39 rue de Bretagne,
What was once an orphanage for children in the 16th century — orphans who were dressed in red, thus the Enfants Rouges part of the name — morphed (all the way back in 1615) into one of the funkiest global food courts in Paris. (It also happens to be one of the oldest covered markets in Paris, too.)
You may be in France, but you can eat like you’re in Lebanon, Japan, or Italy. Although, I say skip the pizza (it’s mediocre at best) and head to the Moroccan stall, called Traiteur Morocain, for killer Tagines, like Chicken with Olives or Lamb with Almonds, and some of the fluffiest cous cous I’ve had. Oh, and finish with their exemplary Baklava and Sweet Mint Tea. I’m surprised at how decent the bento box is at the Japanese stall as well as the Karaage (aka fried chicken). There’s finely spiced, Afro-Antiles grub and outstanding crepes from Chez Alain, a Breton guy who’s crepes are so good you’ll often find film cameras taping his magic.
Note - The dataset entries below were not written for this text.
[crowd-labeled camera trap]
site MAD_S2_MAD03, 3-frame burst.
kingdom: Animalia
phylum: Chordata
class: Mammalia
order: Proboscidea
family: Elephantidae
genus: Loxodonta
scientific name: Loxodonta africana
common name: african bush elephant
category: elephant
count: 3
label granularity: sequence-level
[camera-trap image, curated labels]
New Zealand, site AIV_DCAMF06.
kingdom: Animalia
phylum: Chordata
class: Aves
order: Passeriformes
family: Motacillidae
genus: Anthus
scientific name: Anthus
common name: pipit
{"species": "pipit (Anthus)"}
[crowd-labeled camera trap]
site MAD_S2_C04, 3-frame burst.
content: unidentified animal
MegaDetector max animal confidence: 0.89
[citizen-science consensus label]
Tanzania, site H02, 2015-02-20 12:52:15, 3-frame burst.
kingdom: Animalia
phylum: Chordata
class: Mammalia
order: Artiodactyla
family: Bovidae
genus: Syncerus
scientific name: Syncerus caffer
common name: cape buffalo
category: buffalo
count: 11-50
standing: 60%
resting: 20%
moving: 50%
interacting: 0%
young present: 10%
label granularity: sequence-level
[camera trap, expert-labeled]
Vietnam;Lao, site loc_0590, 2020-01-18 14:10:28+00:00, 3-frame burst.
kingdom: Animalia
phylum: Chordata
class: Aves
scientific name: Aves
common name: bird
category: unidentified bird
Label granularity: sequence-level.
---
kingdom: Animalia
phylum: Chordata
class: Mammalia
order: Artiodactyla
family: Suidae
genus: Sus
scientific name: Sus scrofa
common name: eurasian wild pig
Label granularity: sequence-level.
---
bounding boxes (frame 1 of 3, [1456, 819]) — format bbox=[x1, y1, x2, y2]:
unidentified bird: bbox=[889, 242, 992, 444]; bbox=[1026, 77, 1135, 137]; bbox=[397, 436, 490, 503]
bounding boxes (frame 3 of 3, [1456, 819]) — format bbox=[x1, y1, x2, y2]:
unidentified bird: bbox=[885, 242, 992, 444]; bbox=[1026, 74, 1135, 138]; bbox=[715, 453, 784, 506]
What’s so great about this market is that there are so many tables to linger at over the ready-to-go bites and alcohol, so you can eat like you’re in a restaurant without the commitment. And besides prepared foods, there also happens to be some great ingredients, especially the fruit and vegetables guy, who speaks good English, but will happily humor practicing your French with you (my kind of guy). The only caveat is that it’s closed on Mondays.